Je n’ai vraiment pas besoin de décorer mes fenêtres de flocons artificiels, la tempête de neige fait à nouveau rage, et l’on prédit un réchauffement qui va transformer tout cela en cauchemar savonneux et verglacé. Au réveil, j’ai vu une vidéo selfie tournée par un jeune soldat ukrainien de dix-neuf ans, juste avant sa mort. « Nous sommes en enfer », dit ce beau garçon complètement désespéré qu’on a envoyése faire tuer pour les intérêts des amis de la Démocratie et de l’Humanité, les philanthropes du billet vert. Les soldats russes ne sont pas dans cet état d’esprit, mais ce sont généralement soit des militaires de carrière, soit des volontaires.
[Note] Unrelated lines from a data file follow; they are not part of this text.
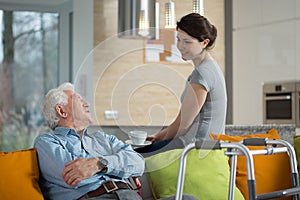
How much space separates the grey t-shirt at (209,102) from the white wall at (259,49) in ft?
11.1

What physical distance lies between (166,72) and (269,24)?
4021 mm

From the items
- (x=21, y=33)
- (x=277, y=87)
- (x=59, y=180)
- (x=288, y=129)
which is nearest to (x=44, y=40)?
(x=21, y=33)

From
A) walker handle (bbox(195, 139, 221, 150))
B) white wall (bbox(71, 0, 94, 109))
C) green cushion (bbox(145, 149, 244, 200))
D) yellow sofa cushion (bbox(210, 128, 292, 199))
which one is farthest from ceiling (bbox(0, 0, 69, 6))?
walker handle (bbox(195, 139, 221, 150))

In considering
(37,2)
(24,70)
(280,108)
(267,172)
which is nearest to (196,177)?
(267,172)

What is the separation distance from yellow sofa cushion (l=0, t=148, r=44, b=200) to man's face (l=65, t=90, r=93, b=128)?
10.0 inches

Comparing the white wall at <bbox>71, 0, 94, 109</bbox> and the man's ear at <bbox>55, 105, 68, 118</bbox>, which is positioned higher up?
the white wall at <bbox>71, 0, 94, 109</bbox>

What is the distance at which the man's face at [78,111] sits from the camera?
2990mm

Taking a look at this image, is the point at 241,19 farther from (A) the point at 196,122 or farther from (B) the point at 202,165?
(A) the point at 196,122

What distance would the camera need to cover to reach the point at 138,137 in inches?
110

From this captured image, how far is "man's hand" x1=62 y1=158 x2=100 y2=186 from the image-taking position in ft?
9.06

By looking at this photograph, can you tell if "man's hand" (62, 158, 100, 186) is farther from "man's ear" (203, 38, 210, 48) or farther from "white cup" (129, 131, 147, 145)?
"man's ear" (203, 38, 210, 48)

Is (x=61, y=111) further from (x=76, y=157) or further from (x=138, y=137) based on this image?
(x=138, y=137)

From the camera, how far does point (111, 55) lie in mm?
2574

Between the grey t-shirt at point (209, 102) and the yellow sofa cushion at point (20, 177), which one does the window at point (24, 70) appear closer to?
the yellow sofa cushion at point (20, 177)
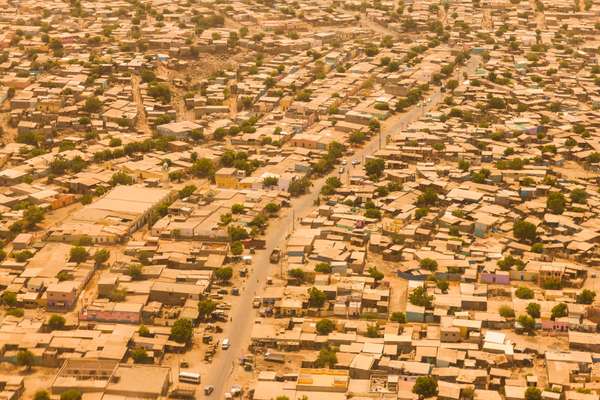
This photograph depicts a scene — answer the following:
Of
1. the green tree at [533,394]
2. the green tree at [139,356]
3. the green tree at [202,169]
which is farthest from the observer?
the green tree at [202,169]

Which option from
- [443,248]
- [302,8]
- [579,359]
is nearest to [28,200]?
[443,248]

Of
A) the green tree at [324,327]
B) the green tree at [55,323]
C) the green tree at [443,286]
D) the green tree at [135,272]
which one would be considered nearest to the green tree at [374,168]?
the green tree at [443,286]

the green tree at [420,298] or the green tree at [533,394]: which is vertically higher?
the green tree at [533,394]

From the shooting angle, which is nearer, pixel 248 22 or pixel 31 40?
pixel 31 40

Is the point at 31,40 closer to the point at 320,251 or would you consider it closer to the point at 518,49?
the point at 518,49

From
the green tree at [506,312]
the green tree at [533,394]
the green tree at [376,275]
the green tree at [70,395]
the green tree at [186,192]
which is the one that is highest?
the green tree at [533,394]

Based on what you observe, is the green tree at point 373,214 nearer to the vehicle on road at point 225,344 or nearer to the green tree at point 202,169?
the green tree at point 202,169

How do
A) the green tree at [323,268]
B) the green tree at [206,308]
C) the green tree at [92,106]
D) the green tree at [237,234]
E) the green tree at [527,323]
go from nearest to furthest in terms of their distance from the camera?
the green tree at [527,323] < the green tree at [206,308] < the green tree at [323,268] < the green tree at [237,234] < the green tree at [92,106]
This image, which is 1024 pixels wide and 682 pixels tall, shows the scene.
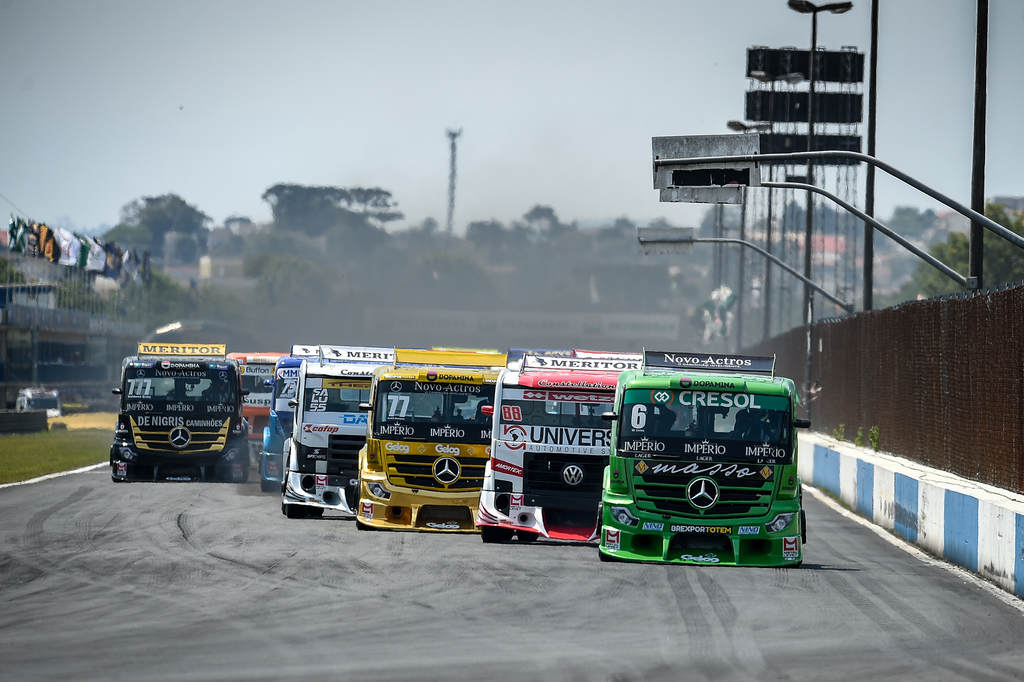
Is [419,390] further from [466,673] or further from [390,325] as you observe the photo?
[390,325]

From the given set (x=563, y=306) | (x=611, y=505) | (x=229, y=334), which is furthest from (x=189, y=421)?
(x=563, y=306)

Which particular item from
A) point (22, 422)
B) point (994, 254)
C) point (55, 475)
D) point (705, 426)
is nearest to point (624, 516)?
point (705, 426)

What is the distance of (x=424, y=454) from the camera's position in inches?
845

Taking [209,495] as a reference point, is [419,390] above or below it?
above

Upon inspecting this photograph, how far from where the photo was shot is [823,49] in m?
75.0

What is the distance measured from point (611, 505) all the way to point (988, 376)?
641 cm

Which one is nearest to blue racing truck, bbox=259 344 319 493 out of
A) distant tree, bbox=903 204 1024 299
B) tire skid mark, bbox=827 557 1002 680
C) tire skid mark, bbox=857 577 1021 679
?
tire skid mark, bbox=827 557 1002 680

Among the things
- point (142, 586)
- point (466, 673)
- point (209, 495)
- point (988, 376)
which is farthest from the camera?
point (209, 495)

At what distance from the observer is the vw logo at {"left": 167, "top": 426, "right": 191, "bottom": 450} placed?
32.5 metres

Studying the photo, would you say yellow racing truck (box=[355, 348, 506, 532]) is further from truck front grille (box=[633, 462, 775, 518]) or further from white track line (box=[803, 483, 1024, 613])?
white track line (box=[803, 483, 1024, 613])

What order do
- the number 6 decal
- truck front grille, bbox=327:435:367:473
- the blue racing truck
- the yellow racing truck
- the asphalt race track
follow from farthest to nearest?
1. the blue racing truck
2. truck front grille, bbox=327:435:367:473
3. the yellow racing truck
4. the number 6 decal
5. the asphalt race track

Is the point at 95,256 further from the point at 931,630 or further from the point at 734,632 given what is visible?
the point at 931,630

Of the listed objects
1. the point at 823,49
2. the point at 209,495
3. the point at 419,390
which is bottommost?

Pas des gens que l’on attrappe au lasso pour les envoyer se faire réduire en chair à pâtée ou alimenter le trafic d’organes. Le visage de ce garçon, et son désespoir me poursuivent. Dieu ait son âme, et que son sang retombe sur ceux qui lui ont préparé un tel destin.



jeudi 14 décembre 2023

Avent

 


Je me suis souvenue qu’il fallait remercier les cosaques de Pereslavl d’avoir emporté l’icône du miracle de saint Michel à Khonekh, au père Nikita, qui me l’avait commandée, et j’ai fait parvenir à Tania, qui recueille l’aide humanitaire,  une photo de ce dernier, avec l’icône. Elle m’a répondu que c’était elle et ses cosaques qui me remerciaient de leur avoir fait connaître cet homme merveilleux. Il les a reçus à bras ouverts, leur a fait de la musique, et tel que je le connais, a dû leur conter avec talent toutes sortes de choses.  Le garçon qui a remis l’icône veut à présent faire connaissance avec moi, quand il sera de retour de sa mission. Je lui ai dit que j’en serais ravie. Le père Nikita, dans la foulée, est passé à la télé locale, avec son icône, et ses récits, que je devine colorés,  sur l'auteur, la Française de Pereslavl.

J’étais heureuse et émue, je me souvenais tout-à-coup des raisons qui m’avaient amenée ici. Quoiqu’à vrai dire, on ne puisse pas parler de raisons, c’est plutôt de l’ordre du destin, peut-être de la vocation. Et je pensais que j’avais obéi à la volonté de Dieu, qu’il fallait continuer à le faire, qu’il fallait enfin le faire tout à fait, me confier à Lui, me remettre entre ses mains, comme un petit enfant à son père. C’est vrai qu’il n’est pas toujours facile d’être loin de son pays quand on le voit sombrer, et qu’on souffre de ne pas voir sa famille. Mais l’un et l’autre aussi, il faut les remettre à Dieu.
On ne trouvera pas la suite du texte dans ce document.